Stored data entries:
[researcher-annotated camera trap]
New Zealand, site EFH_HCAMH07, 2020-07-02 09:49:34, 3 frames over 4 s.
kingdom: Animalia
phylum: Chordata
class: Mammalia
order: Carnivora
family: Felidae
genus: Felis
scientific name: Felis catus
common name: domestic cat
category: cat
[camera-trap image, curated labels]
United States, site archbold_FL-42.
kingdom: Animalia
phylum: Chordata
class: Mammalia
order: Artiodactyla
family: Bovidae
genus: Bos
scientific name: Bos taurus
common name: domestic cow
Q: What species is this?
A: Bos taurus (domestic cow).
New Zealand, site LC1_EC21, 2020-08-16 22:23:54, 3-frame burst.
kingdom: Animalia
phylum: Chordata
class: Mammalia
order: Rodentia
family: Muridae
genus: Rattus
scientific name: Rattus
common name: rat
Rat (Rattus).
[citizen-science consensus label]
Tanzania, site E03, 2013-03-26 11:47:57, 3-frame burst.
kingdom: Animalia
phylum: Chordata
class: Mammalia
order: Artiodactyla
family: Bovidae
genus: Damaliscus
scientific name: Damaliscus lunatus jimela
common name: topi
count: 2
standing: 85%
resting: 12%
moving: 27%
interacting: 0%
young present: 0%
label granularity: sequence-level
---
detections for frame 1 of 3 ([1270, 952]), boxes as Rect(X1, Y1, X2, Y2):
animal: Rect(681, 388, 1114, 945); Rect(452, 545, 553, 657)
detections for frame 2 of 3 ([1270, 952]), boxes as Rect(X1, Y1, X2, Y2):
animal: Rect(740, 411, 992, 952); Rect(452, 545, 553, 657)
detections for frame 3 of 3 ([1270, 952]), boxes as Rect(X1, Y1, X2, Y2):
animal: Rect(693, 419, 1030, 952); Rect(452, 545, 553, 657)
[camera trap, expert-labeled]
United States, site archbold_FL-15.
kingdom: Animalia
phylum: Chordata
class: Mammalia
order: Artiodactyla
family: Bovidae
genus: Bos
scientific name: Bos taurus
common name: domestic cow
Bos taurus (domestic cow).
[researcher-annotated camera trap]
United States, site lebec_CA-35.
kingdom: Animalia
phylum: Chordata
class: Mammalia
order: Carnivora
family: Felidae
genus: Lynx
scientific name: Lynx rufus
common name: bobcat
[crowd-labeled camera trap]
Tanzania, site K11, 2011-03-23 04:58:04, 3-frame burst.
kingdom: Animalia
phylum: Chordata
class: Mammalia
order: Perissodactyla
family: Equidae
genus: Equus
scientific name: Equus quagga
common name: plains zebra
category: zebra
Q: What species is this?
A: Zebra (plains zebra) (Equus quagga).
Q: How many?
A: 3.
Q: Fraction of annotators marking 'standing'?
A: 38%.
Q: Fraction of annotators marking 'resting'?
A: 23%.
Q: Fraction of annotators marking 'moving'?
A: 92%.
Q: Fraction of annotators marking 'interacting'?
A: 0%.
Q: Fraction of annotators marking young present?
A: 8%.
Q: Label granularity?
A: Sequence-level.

WORK REQUIRED — Your answer should be one number: how many lines of the records hold "labeled".

REPLY TO THE EXERCISE — 2